Clinical implications
Our study raises two issues: the level of need for urgent assessments in community care; and the adequacy of weekday working hours provision for crisis assessments. More importantly, polysubstance use and suicidality were common among the crisis referrals; although the management of primary substance misuse is not within the remit of the CMHT, if there is any psychiatric comorbidity then the care is a responsibility of the CMHT (Government of Ireland, 2006a). Therefore, we are emphasising the need to enhance the skills of CMHTs in managing addiction issues and the provision of more ready access to specialist addiction services, as this patient group seems particularly likely to present in crisis.
Study limitations
This study had several limitations that need to be taken into account when considering the implications of the findings. First, the study recruited patients from one CMHT in a predominantly suburban population and lacked clinical data on 26% of the attenders; therefore, the findings may not apply to patients in other CMHTs, geographical locations, or socioeconomic settings in Ireland. Second, this is an exploratory study employing multiple testing without advanced hypotheses and therefore runs the risk of a type 1 statistical error. While the logistic regression analysis controlled for confounding, it remains possible that some of the variables entered into the final regression equation were selected based upon chance associations. Third, the dichotomised data cannot capture important distinctions in the severity of symptoms or risk behaviours.
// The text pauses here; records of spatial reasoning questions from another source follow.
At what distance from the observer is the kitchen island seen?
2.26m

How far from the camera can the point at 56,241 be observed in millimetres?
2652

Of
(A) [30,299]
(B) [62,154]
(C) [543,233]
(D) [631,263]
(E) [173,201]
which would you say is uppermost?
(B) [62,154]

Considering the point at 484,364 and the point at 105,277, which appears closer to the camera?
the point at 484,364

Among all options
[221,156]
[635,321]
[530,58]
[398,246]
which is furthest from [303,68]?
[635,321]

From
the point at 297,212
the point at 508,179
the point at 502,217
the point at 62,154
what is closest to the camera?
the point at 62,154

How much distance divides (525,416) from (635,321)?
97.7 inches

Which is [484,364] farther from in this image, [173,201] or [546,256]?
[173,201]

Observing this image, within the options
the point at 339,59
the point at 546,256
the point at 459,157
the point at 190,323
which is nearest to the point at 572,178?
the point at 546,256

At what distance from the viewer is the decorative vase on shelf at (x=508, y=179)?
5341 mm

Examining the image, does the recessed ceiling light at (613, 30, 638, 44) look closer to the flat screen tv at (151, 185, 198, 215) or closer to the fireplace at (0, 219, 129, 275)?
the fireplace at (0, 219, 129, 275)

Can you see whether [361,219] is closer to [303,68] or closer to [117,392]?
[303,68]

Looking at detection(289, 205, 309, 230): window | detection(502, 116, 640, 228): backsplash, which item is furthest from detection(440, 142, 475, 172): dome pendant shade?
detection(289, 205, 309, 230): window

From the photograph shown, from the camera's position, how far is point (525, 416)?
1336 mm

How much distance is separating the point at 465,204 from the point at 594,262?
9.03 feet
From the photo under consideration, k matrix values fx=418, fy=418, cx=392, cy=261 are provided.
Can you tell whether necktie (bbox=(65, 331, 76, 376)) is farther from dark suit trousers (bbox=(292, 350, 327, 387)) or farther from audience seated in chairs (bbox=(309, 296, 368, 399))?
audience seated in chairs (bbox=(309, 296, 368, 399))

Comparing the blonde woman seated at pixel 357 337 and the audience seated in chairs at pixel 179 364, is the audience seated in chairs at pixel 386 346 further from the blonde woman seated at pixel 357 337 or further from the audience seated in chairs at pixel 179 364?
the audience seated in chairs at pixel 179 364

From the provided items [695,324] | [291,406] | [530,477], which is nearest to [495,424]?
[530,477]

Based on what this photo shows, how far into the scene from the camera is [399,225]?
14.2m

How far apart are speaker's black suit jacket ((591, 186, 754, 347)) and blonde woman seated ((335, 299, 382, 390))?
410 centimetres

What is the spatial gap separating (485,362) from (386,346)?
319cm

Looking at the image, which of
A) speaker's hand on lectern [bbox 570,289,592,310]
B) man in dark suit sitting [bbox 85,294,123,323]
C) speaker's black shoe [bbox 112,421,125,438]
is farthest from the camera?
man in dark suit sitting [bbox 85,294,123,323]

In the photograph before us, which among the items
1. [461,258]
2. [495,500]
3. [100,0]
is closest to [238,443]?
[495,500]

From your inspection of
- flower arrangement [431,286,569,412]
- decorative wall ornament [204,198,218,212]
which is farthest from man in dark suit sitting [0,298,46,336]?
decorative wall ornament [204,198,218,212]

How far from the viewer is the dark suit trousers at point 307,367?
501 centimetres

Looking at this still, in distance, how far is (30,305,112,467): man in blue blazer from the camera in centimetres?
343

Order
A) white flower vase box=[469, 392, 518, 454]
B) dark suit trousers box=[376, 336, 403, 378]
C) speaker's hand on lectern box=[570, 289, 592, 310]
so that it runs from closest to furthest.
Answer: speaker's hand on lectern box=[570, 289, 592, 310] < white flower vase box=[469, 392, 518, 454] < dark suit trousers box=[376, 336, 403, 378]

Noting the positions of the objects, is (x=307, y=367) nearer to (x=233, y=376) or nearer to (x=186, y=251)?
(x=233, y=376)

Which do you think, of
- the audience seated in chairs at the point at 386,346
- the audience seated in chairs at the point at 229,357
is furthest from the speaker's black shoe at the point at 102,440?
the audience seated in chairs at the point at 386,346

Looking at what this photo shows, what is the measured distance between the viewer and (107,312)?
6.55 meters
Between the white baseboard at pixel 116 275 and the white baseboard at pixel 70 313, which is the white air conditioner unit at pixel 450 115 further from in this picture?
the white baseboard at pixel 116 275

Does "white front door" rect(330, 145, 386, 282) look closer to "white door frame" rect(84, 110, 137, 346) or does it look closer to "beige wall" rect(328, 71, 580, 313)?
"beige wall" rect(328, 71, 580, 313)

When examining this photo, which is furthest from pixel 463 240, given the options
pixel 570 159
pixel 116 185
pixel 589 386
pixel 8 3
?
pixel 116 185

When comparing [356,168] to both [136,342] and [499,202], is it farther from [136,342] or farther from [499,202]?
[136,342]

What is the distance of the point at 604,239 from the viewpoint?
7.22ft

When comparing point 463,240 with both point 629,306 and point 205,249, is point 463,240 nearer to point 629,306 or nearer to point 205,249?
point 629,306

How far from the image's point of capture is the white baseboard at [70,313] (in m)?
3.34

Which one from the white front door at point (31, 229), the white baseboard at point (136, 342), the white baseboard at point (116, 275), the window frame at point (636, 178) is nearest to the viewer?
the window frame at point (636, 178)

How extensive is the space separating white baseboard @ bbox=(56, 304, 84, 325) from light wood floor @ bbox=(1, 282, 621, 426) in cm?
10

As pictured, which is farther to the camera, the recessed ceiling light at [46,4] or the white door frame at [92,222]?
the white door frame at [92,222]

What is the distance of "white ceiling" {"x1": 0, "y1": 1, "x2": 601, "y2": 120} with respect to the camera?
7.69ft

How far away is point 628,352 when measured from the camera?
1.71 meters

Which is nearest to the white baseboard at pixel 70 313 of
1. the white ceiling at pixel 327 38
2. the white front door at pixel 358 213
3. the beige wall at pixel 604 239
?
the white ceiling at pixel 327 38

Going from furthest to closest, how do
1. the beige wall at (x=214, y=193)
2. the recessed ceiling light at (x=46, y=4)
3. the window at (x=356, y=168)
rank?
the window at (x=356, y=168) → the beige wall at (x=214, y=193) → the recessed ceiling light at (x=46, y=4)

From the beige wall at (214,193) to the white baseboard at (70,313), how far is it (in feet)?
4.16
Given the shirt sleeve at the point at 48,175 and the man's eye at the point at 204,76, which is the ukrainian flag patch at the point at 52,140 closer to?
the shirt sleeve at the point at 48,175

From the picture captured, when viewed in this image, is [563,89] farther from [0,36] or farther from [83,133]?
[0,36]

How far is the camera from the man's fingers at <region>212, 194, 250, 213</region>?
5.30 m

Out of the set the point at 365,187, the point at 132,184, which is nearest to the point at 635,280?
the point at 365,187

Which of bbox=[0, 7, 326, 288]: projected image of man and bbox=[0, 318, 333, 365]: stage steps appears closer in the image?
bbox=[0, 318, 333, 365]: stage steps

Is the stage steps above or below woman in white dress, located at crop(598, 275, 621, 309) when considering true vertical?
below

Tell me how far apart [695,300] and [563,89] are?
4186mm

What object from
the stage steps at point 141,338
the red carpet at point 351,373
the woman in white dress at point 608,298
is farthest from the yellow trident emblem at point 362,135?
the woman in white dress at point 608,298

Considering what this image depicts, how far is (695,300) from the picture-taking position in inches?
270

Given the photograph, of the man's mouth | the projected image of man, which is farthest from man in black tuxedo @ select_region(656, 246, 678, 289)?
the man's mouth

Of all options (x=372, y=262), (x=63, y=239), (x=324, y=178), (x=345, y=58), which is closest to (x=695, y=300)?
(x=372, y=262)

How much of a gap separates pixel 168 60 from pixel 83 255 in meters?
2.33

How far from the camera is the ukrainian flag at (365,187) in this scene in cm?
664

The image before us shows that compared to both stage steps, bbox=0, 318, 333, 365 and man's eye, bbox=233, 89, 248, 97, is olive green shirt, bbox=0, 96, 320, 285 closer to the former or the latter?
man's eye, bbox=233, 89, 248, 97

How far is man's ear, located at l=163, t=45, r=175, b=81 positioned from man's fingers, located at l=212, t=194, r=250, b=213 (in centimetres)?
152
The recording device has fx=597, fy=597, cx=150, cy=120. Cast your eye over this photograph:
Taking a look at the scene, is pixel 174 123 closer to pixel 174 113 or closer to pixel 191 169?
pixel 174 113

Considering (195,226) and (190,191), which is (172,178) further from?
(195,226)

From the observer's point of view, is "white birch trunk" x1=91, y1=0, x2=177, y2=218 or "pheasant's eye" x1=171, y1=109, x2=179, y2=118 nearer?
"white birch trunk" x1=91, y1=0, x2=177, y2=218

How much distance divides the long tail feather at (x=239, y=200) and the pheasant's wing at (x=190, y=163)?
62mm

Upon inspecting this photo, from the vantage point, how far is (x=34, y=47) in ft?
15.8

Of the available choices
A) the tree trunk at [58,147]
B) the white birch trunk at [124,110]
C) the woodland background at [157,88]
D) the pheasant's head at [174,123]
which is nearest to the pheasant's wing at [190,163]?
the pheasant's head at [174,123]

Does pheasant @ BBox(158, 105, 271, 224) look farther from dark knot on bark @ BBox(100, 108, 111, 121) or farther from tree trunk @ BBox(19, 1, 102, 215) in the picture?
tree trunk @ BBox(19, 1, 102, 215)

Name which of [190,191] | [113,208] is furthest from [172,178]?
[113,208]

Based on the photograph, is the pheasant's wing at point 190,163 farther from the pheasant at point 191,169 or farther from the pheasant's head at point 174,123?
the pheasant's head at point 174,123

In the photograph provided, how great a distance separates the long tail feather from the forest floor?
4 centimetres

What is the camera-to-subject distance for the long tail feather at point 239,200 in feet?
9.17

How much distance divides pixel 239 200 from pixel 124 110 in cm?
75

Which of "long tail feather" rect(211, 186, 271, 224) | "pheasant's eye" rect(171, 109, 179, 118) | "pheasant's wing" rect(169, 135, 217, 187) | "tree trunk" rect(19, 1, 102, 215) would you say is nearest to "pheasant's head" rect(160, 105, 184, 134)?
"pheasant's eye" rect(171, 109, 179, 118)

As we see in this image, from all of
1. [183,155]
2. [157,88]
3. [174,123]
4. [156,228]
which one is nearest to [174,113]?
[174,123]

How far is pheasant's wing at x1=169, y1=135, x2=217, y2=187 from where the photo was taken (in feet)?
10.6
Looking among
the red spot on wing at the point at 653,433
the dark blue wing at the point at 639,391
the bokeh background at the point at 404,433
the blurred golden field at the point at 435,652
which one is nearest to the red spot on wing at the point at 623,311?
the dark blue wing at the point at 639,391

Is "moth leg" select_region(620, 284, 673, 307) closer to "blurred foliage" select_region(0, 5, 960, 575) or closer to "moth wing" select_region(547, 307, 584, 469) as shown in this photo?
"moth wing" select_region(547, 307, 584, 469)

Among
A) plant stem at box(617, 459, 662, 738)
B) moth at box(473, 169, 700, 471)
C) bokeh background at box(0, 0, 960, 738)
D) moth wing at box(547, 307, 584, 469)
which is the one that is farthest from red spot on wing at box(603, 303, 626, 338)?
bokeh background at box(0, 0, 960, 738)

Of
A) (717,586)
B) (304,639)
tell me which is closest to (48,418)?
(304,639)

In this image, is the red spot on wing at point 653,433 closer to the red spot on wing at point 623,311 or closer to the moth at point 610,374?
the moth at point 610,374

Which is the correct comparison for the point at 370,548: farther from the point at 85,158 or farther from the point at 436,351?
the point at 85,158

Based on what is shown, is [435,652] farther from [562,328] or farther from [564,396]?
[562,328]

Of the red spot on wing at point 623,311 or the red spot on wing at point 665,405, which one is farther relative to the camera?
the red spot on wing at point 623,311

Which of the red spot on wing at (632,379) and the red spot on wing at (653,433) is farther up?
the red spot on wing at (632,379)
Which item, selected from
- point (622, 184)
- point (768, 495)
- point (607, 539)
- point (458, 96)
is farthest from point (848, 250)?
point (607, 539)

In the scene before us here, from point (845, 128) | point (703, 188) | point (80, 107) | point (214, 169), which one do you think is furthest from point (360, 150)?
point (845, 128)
Finally, we did not examine data on presentations to the emergency department out of hours and hospital admissions, because this was outside the scope of the present study.
Research implications
We suggest the need in future studies for more information on presentations to the emergency department out of hours and hospital admissions; this would help quantify the impact of available services and inform future service developments. Further research should also investigate the relationships between symptom severity, the level of patient care and onward referral pathways.
Conclusions
Crisis referrals to this CMHT have similar symptom profiles to scheduled referrals; however, patients with substance use problems are more likely to present in crisis. Therefore, there is a need to enhance the CMHT’s management of addiction issues and provide ready access to specialist addiction services. Finally, the study suggests that it is inappropriate to restrict crisis assessments to weekday office hours.